SUPPLIED INFORMATION –
·····

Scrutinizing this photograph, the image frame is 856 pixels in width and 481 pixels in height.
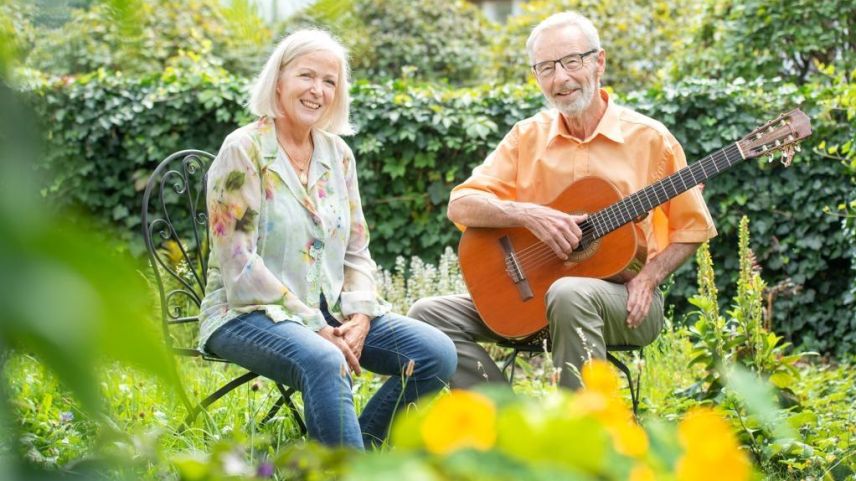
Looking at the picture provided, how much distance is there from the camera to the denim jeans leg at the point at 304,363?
7.74 ft

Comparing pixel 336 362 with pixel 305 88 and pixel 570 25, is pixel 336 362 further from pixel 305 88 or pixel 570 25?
pixel 570 25

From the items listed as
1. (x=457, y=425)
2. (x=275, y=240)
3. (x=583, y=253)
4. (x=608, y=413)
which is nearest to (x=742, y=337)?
(x=583, y=253)

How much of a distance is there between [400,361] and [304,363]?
0.39 metres

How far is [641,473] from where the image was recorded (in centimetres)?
58

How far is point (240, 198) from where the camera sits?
266 centimetres

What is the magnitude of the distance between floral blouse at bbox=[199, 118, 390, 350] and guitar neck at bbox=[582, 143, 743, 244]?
68 centimetres

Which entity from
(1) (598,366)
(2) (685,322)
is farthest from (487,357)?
(1) (598,366)

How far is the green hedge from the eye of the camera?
4.88m

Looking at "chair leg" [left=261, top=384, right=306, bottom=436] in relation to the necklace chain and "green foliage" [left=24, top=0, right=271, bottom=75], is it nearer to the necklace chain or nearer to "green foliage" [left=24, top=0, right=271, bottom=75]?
the necklace chain

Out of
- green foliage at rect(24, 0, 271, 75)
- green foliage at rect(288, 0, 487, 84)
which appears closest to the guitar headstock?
green foliage at rect(24, 0, 271, 75)

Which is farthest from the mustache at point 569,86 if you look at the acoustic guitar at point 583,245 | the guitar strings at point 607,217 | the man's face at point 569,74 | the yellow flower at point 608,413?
the yellow flower at point 608,413

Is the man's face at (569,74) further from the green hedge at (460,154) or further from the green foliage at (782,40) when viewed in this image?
the green foliage at (782,40)

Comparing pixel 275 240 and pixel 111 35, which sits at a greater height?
pixel 111 35

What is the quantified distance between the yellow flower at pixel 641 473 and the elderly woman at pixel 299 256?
189cm
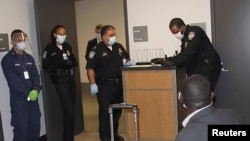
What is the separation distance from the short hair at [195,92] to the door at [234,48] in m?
2.55

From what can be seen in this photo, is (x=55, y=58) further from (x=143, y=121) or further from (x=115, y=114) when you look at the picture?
(x=143, y=121)

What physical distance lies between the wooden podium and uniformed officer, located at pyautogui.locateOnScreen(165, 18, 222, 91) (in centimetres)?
32

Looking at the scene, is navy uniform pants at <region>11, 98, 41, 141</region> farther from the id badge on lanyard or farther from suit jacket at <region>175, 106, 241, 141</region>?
suit jacket at <region>175, 106, 241, 141</region>

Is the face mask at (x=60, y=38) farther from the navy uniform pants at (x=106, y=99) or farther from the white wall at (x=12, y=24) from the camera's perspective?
the navy uniform pants at (x=106, y=99)

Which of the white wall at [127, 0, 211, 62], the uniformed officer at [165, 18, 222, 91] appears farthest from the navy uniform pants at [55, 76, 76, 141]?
the uniformed officer at [165, 18, 222, 91]

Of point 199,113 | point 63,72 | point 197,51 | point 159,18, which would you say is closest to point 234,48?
point 197,51

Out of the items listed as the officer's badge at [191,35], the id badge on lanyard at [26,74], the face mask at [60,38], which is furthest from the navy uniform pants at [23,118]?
the officer's badge at [191,35]

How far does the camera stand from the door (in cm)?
400

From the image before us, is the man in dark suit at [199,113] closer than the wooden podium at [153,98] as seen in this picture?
Yes

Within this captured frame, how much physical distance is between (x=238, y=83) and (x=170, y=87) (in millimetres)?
1081

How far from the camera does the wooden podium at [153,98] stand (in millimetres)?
3506

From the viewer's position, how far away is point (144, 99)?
3648 millimetres

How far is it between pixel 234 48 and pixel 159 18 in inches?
40.6

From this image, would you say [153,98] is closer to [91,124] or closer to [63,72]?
[63,72]
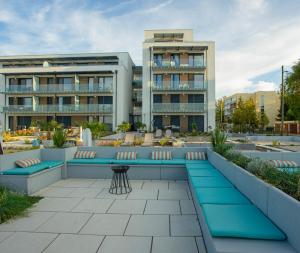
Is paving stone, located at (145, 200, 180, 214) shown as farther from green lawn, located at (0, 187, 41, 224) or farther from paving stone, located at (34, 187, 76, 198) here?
green lawn, located at (0, 187, 41, 224)

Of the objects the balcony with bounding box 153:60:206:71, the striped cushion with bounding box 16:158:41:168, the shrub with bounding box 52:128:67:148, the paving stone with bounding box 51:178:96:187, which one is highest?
the balcony with bounding box 153:60:206:71

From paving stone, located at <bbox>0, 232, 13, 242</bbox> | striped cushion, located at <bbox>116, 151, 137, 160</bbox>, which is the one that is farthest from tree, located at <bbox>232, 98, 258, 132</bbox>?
paving stone, located at <bbox>0, 232, 13, 242</bbox>

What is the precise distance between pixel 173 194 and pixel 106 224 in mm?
2698

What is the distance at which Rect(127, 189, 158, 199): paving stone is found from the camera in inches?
273

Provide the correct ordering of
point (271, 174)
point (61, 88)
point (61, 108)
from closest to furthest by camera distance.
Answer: point (271, 174) → point (61, 108) → point (61, 88)

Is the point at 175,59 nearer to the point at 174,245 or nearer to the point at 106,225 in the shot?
the point at 106,225

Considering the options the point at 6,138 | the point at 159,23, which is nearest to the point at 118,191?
the point at 6,138

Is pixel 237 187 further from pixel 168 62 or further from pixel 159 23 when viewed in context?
pixel 159 23

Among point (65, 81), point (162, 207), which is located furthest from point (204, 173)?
Result: point (65, 81)

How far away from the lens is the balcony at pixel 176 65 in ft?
102

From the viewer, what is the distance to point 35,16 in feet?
33.6

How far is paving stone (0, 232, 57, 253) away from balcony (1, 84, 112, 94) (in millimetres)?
28631

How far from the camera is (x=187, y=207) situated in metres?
6.10

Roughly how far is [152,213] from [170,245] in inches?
61.7
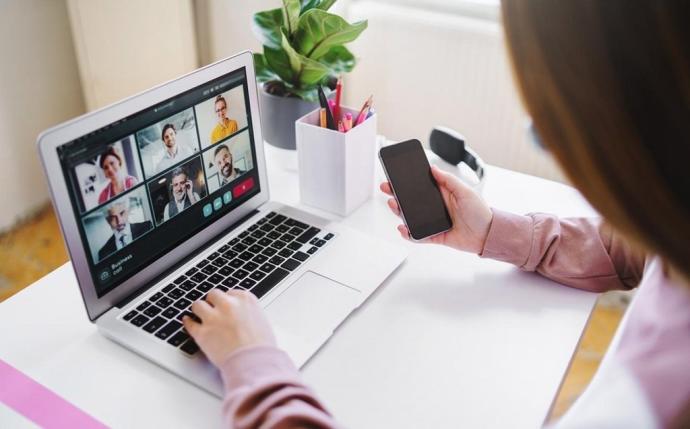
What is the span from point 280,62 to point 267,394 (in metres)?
0.67

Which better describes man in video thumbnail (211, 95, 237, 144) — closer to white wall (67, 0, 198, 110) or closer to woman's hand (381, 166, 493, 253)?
woman's hand (381, 166, 493, 253)

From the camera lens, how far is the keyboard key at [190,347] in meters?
0.71

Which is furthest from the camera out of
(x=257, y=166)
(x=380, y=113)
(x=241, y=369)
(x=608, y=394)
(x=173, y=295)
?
(x=380, y=113)

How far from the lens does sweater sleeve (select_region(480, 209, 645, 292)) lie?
0.85 meters

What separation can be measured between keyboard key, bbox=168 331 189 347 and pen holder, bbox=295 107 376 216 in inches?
14.4

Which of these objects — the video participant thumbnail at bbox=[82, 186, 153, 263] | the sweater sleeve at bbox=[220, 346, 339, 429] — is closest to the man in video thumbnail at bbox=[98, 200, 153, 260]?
the video participant thumbnail at bbox=[82, 186, 153, 263]

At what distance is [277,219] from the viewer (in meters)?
0.94

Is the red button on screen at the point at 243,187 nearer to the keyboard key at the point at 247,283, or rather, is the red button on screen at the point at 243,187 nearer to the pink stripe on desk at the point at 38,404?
the keyboard key at the point at 247,283

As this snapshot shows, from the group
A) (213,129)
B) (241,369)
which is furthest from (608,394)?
(213,129)

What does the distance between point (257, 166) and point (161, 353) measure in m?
Result: 0.34

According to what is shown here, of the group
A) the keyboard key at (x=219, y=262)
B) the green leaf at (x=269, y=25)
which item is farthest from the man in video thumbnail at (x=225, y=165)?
the green leaf at (x=269, y=25)

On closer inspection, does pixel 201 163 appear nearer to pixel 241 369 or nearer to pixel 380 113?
pixel 241 369

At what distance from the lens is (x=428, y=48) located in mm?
1824

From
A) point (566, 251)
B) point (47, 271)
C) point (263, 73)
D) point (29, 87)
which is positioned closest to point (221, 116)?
point (263, 73)
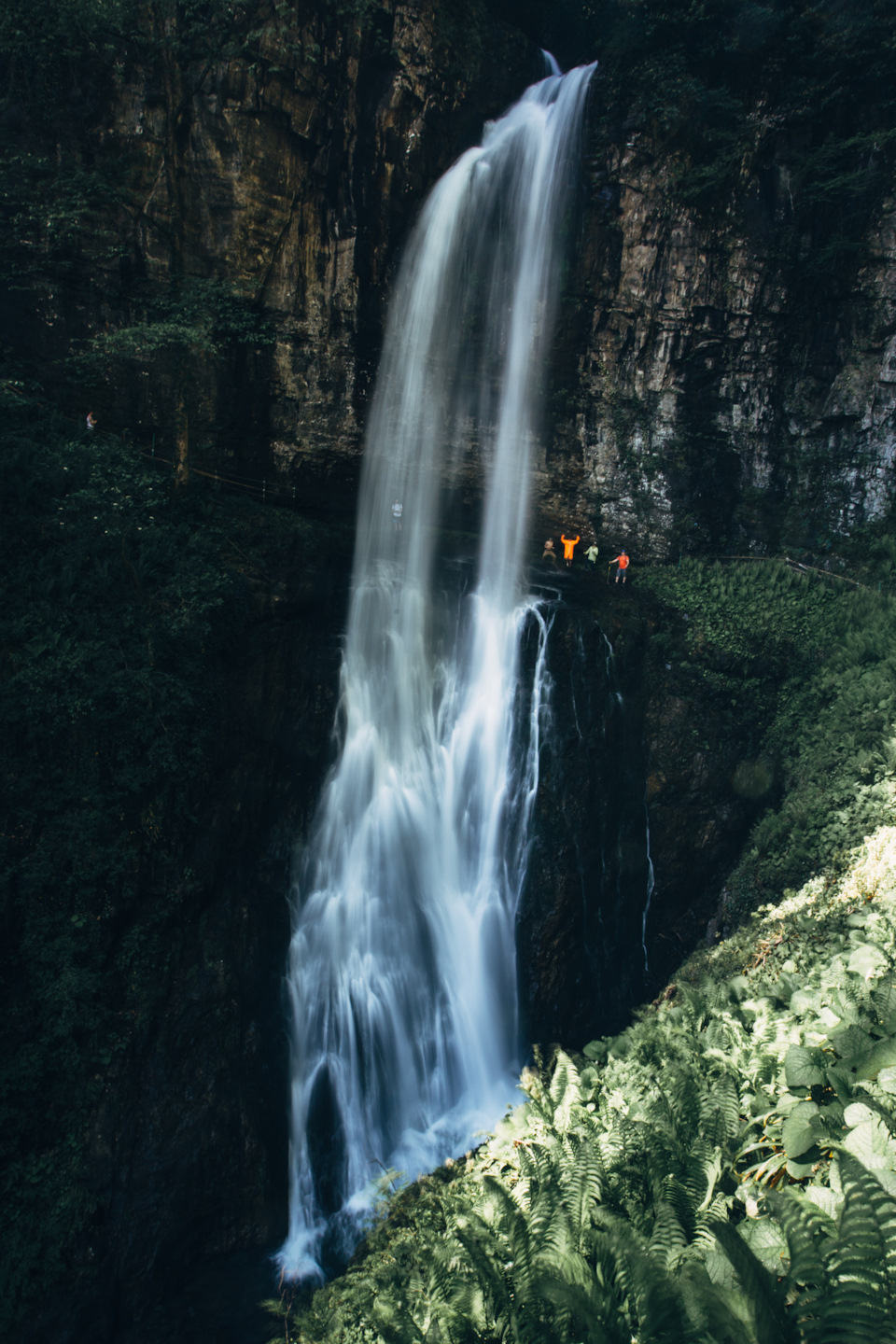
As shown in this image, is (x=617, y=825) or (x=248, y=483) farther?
(x=248, y=483)

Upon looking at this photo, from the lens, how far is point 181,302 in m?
12.1

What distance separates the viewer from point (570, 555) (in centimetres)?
1541

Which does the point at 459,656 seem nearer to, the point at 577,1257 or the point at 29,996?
the point at 29,996

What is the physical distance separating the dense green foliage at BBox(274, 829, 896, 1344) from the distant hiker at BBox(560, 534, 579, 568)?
1008cm

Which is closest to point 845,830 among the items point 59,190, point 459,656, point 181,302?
point 459,656

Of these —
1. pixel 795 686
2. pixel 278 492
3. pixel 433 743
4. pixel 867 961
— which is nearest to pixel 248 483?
pixel 278 492

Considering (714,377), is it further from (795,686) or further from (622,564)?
(795,686)

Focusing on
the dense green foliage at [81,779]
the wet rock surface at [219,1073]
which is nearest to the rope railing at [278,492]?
the dense green foliage at [81,779]

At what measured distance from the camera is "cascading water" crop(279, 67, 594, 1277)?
9.82m

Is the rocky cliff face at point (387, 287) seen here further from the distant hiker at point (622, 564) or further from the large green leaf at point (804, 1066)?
the large green leaf at point (804, 1066)

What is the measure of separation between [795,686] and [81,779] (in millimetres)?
12115

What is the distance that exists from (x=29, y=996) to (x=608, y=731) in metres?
9.20

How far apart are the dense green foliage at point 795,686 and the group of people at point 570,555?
29.7 inches

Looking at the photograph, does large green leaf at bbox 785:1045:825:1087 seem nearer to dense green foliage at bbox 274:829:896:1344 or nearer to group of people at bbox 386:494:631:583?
dense green foliage at bbox 274:829:896:1344
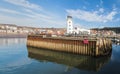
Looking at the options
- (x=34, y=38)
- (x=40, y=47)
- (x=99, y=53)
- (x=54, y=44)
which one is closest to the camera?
(x=99, y=53)

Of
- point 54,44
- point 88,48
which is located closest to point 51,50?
point 54,44

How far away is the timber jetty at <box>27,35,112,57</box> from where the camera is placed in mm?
32844

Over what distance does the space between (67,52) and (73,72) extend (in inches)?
638

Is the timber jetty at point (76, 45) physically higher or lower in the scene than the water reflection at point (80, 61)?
higher

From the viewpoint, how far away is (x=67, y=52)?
38.0m

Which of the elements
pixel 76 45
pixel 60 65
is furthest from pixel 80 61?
pixel 76 45

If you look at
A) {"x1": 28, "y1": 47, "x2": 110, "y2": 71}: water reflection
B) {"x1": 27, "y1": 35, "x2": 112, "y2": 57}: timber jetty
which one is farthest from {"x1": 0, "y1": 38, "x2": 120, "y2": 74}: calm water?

·····

REQUEST – Reproduce the lines word for word, starting at the line containing "Focusing on" and ending at the last of the lines, and leave the pictures out.

PROBLEM SOLUTION –
Focusing on
the dense green foliage at [81,779]
the wet rock surface at [219,1073]
which is nearest to the rope railing at [278,492]?
the dense green foliage at [81,779]

At what measured distance from the camera is "cascading water" crop(279, 67, 594, 1277)?
9.82m

Is the rocky cliff face at point (387, 287) seen here further from the distant hiker at point (622, 564) or further from the large green leaf at point (804, 1066)?
the large green leaf at point (804, 1066)

What is the measure of separation between [795,686] and [81,779] (in millimetres)?
12115

What is the distance that exists from (x=29, y=996) to (x=608, y=731) in metres?
9.20

How far apart are the dense green foliage at point 795,686 and the group of people at point 570,555?
29.7 inches

Looking at the photograph, does large green leaf at bbox 785:1045:825:1087 seem nearer to dense green foliage at bbox 274:829:896:1344 or nearer to group of people at bbox 386:494:631:583?
dense green foliage at bbox 274:829:896:1344
Looking at the options
- (x=34, y=38)
- (x=40, y=47)
- (x=99, y=53)
- (x=54, y=44)
which one is closest to the camera?
(x=99, y=53)

Of
- point 54,44
- point 88,48
which is located closest to point 51,50?
point 54,44

How far away is the timber jetty at <box>27,35,112,57</box> from where the camera is placed in mm?
32844

Over what distance does the space between (67,52) and (73,72) extend (in inches)?
638

Is the timber jetty at point (76, 45) physically higher or lower in the scene than the water reflection at point (80, 61)?
higher

From the viewpoint, how far away is (x=67, y=52)?
38.0m

Which of the elements
pixel 76 45
pixel 60 65
is furthest from pixel 80 61?
pixel 76 45

If you look at
A) {"x1": 28, "y1": 47, "x2": 110, "y2": 71}: water reflection
B) {"x1": 27, "y1": 35, "x2": 112, "y2": 57}: timber jetty
which one is farthest from {"x1": 0, "y1": 38, "x2": 120, "y2": 74}: calm water?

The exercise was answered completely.